[TEHERAN] The British-flagged oil tanker Stena Impero, which had been held off the Iranian port of Bandar Abbas for more than two months, set sail Friday and reached international waters, the provincial maritime organisation and its owner said.
The ship's seizure was widely seen as a tit-for-tat move after authorities in the British overseas territory of Gibraltar detained an Iranian tanker on suspicion it was shipping oil to Syria in breach of EU sanctions.
Teheran repeatedly denied the cases were related but a Gibraltar court last month ordered the Iranian tanker's release despite an 11th-hour US legal bid to keep it in detention.
"The Stena Impero started sailing from the mooring towards the Persian Gulf's international waters as of 9.00 am (0530 GMT) today," Hormozgan province's maritime organisation said on its website.
"Despite the vessel's clearance, its legal case is still open in Iran's courts," the organisation said.
The tanker's captain and crew have "given a written, official statement that they have no claims," it added.
The CEO of Stena Bulk, the Swedish company that owns the vessel, said it had reached international waters at around 0945 GMT and was headed for Dubai.
Erik Hanell told AFP it was "obviously a relief" and added that the priority now was the crew.
"When we reach Dubai we will firstly take care of the crew and then try and get the ship in operational order again," he said.
Iran's Revolutionary Guards seized the vessel in the Strait of Hormuz on July 19 after surrounding it with attack boats and rappelling onto its deck.

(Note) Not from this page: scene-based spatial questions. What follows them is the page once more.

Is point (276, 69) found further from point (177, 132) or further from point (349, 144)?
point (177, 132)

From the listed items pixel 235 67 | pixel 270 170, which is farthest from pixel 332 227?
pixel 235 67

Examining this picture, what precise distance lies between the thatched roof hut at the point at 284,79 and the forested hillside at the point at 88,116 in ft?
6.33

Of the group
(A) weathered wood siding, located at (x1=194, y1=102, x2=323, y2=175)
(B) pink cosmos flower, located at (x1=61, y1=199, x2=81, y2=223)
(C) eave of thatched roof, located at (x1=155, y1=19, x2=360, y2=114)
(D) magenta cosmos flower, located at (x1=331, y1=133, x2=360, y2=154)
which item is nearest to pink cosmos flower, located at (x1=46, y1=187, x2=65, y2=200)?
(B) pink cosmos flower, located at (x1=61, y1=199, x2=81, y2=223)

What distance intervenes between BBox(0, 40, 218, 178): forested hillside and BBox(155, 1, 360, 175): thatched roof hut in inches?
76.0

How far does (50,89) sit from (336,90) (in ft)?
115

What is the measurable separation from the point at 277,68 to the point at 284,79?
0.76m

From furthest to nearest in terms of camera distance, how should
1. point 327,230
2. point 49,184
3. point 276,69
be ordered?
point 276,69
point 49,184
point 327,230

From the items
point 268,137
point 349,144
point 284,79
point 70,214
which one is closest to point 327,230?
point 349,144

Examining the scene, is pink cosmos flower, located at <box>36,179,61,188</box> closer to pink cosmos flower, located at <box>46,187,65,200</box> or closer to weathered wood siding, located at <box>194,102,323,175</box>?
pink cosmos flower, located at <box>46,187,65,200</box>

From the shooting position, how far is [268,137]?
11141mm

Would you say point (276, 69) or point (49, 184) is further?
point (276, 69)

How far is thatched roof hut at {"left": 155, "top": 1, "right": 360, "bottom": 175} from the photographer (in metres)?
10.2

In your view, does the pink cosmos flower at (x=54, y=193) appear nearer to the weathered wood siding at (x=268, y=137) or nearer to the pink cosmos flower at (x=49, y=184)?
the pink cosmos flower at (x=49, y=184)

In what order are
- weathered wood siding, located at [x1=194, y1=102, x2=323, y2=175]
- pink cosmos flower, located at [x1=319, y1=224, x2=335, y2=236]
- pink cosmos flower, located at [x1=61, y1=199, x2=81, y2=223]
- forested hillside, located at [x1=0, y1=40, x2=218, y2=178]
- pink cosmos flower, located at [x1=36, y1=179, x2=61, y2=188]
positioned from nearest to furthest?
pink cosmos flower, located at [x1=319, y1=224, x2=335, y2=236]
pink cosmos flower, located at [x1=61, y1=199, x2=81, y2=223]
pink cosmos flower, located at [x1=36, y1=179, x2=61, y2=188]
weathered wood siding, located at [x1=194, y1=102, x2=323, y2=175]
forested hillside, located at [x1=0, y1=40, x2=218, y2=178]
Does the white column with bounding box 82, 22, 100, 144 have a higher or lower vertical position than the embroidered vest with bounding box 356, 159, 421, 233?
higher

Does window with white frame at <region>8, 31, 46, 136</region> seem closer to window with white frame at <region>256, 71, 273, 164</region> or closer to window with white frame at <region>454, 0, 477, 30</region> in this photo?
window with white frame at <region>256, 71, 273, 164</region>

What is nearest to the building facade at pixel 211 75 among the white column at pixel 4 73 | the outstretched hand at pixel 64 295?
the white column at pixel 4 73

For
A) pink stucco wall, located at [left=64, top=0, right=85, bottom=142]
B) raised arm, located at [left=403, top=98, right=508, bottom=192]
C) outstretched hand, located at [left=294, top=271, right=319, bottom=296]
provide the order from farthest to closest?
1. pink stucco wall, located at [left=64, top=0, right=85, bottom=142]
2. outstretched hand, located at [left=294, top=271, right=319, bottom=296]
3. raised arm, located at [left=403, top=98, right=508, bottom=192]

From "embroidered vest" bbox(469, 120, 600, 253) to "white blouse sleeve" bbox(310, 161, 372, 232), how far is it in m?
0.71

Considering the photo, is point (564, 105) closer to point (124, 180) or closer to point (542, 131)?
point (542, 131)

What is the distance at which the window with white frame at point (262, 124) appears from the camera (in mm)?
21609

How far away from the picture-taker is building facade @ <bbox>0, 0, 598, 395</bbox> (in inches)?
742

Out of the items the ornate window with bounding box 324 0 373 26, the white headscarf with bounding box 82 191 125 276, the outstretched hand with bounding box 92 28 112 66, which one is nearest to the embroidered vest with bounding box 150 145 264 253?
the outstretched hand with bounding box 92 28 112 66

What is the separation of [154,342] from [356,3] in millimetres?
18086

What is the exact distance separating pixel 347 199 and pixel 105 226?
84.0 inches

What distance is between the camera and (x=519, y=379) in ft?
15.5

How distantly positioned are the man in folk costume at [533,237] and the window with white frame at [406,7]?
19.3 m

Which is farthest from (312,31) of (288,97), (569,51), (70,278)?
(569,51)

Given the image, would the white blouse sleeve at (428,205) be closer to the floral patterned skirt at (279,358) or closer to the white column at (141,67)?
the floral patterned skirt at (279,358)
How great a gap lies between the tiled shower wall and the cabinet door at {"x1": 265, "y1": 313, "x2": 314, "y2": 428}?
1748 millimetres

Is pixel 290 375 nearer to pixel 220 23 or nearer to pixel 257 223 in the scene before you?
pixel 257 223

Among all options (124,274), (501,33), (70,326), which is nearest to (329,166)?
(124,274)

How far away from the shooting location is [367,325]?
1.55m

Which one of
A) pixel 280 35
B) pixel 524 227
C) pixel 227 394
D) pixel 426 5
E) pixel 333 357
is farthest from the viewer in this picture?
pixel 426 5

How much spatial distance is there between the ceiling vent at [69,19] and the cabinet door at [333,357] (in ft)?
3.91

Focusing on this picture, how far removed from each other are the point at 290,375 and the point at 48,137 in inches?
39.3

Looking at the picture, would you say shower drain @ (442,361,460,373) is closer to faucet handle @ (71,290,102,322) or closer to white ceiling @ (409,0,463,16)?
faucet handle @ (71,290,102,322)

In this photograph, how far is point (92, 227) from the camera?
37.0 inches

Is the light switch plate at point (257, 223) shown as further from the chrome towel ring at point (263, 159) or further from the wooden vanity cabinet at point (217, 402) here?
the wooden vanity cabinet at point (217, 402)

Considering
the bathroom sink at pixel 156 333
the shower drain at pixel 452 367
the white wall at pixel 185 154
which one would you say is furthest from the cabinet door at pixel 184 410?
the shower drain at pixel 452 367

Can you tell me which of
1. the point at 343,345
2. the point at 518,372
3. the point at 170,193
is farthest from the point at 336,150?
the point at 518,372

It was impounded off the port of Bandar Abbas for allegedly failing to respond to distress calls and turning off its transponder after hitting a fishing boat.
Seven of its 23 crew members were released on September 4.

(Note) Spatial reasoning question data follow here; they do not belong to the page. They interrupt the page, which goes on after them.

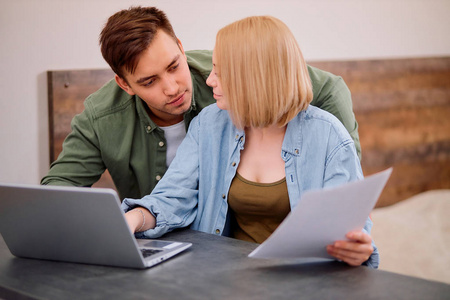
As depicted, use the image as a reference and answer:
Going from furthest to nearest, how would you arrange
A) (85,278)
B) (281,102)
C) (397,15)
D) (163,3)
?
(397,15) → (163,3) → (281,102) → (85,278)

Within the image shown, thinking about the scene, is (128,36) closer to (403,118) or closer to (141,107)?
(141,107)

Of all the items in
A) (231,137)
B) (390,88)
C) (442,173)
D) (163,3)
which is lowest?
(442,173)

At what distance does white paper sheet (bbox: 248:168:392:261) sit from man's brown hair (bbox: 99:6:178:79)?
2.58 ft

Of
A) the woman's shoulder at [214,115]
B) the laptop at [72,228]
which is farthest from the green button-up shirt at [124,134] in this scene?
the laptop at [72,228]

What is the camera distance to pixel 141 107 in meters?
1.68

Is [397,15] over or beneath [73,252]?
over

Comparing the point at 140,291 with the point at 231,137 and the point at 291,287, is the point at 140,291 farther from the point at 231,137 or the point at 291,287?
the point at 231,137

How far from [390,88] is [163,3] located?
4.34ft

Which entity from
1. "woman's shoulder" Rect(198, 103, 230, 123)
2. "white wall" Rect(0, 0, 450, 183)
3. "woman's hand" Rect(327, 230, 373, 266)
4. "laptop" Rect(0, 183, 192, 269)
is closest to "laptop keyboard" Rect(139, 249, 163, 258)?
"laptop" Rect(0, 183, 192, 269)

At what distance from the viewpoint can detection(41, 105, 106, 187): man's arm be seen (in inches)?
64.4

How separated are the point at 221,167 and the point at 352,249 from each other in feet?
1.66

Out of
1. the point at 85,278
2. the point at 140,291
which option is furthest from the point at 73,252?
the point at 140,291

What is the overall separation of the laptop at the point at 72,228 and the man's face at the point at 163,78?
60 centimetres

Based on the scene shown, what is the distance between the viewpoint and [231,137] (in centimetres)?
133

British Foreign Secretary Domini Raab said the tanker was "unlawfully seized by Iran" as part of its attempts to "disrupt freedom of navigation."
"We are working with our international partners to protect shipping and uphold the international rule of law," he added.
Tensions have risen in the Gulf since May last year when President Donald Trump unilaterally abandoned a 2015 nuclear deal between major powers and Iran and began reimposing crippling sanctions in a campaign of "maximum pressure".
They flared again this May when Iran began reducing its own commitments under the deal and the US deployed military assets to the region.
Since then, ships have been attacked, drones downed and oil tankers seized.
In June, US President Donald Trump called off air strikes against Iran at the last minute after the Islamic republic's forces shot down a US drone.
This month, twin attacks on Saudi oil infrastructure, which knocked out half the kingdom's production, drew accusations of blame not only from Washington, but also from its European allies.
Teheran has denied any involvement in the attacks which were claimed by Iran-backed rebels fighting a Saudi-led coalition in Yemen.
The US has since formed a coalition with its allies Australia, Bahrain, Britain, Saudi Arabia and the United Arab Emirates to escort commercial shipping in the Gulf.
Teheran has warned that the planned US-led International Maritime Security Construct will cause more, not less instability and has proposed a rival security plan of its own.
Speaking at UN General Assembly in New York, President Hassan Rouhani announced a plan called "Hormuz Peace Endeavour" or "HOPE".
He gave no details but called on all of Iran's Gulf neighbours to join, saying: "Security cannot be provided with American weapons and intervention."
Foreign Minister Mohammad Javad Zarif tweeted Thursday that the plan entails "dialogue, confidence-building, freedom of navigation, energy security, non-aggression, non-intervention."